Please copy the following material word for word, keeping every line, number, and bracket unchanged.

┌────────

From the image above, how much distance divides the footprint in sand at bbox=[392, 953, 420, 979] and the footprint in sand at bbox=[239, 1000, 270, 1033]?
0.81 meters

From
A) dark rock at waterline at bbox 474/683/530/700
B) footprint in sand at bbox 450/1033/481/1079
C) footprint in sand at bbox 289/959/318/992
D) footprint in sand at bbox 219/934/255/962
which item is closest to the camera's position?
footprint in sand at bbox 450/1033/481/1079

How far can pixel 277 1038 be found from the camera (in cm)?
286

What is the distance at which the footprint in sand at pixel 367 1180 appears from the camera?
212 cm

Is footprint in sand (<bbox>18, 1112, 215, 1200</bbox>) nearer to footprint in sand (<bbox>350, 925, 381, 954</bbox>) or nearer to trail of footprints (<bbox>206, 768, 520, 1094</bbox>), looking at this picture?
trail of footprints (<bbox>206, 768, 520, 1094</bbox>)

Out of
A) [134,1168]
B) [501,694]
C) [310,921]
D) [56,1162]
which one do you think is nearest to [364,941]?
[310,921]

└────────

--- Answer in full ---
From the image above, how much distance divides the footprint in sand at bbox=[392, 953, 420, 979] and the footprint in sand at bbox=[239, 1000, 270, 1033]?
0.81 meters

From
A) dark rock at waterline at bbox 474/683/530/700
B) footprint in sand at bbox 450/1033/481/1079
C) footprint in sand at bbox 289/959/318/992
D) footprint in sand at bbox 219/934/255/962
which item is closest to the camera's position?
footprint in sand at bbox 450/1033/481/1079

How far can pixel 277 1038 be found from the camera (in cm)?
286

What is the distance at which the footprint in sand at pixel 367 1180 appears from the camera?
212 cm

Is footprint in sand (<bbox>18, 1112, 215, 1200</bbox>) nearer to footprint in sand (<bbox>350, 925, 381, 954</bbox>) or nearer to trail of footprints (<bbox>206, 768, 520, 1094</bbox>), looking at this picture?
trail of footprints (<bbox>206, 768, 520, 1094</bbox>)

Out of
A) [134,1168]
B) [501,694]
C) [310,921]
D) [56,1162]
which one do you think is nearest to [364,941]?
[310,921]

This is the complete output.